Like how Chrome and many other browsers have been using the same browser engines across platforms for years (i.e. Webkit/Blink)?. Hmm so Android has been using much of the same browser code on both desktop, and mobile for some time. Sharing code across architectures/platforms apparently is only new to Microsoft.
Shuttleworth's idea of convergence is hardware convergence. Why have a desktop around when your phone is fast enough to run a full desktop. Just dock your phone and there you have your desktop OS (doesn't have to mean touchscreen UI!), and that way you have all of your data with you all of the time no cloud required (other than for backups?)!
Microsoft's idea of convergence is using the same UI on multiple platforms even if it doesn't make sense for that platform. I understand that they are trying to make an app ecosystem, so they want to push it everywhere, but is it really that hard to at least give the user an option to turn on a normal start menu? Just a checkmark somewhere to turn on a legacy start menu would have completely changed how people viewed Windows 8, but for some reason they refuse.
Many VMs run one application, but they typically run many processes. For instance OpenSSH. Say a hacker breaks into your application and has some abilities in the userspace. Now with your reduced separation between the kernelspace and userspace it is presumably easier to exploit the kernel. Once you have your way into the kernel you have the run of the place so you have root access to modify all of the other processes running on the machine.
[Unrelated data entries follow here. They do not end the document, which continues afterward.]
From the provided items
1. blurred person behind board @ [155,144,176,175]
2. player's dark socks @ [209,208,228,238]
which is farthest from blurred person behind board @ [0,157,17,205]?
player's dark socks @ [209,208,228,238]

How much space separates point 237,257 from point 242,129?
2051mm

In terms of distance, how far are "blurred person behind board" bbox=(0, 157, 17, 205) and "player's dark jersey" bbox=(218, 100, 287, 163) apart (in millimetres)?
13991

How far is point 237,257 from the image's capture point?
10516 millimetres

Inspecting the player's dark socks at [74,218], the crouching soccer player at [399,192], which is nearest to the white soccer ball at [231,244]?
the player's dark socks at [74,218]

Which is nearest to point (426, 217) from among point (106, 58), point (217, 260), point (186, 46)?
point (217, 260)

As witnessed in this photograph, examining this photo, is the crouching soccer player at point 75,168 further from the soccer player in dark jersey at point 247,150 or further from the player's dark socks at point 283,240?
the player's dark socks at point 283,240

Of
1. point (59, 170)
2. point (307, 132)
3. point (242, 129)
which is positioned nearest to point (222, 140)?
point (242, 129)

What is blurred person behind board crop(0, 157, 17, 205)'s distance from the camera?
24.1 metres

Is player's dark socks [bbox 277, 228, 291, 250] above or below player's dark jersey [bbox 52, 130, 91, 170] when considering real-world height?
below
If you are using a password to login to your system the attacker can get into the OpenSSH service and wait for you to login (giving them your cleartext password). OpenSSH uses a tunnel to encrypt your password from the outside world but it is a tunneled clear text password so once the service itself is exploited you end up just handing it to the hackers. Or on second thought just break your way into PAM and then all applications on the machine start feeding the hacker passwords. Once they have your password they can start to use it elsewhere on your network to see what else they can get into.
External facing machines are often just the start of a hackers goals, and making those external facing machines any easier to compromise for the sake of efficiency is a bad idea.
The reason a wanted a valve box is to break free of the proprietary xbox sony console paradigm.
What exactly is proprietary about Linux? From the summary link (click on the first circle on the linked page):
Users can alter or replace any part of the software or hardware they want.
capable of running all valve's source games in HD.
It is true that the system won't be able to run all of the Steam library, however if you have another PC in the house that can you can stream it to the SteamBox again from the link:
You can play all your Windows and Mac games on your SteamOS machine, too. Just turn on your existing computer and run Steam as you always have - then your SteamOS machine can stream those games over your home network straight to your TV!
No rebuying anything
You don't have to rebuy games for Linux. Whenever you buy a game on Steam that is Mac/Linux compatible you can run it on all of those platforms for no extra cost.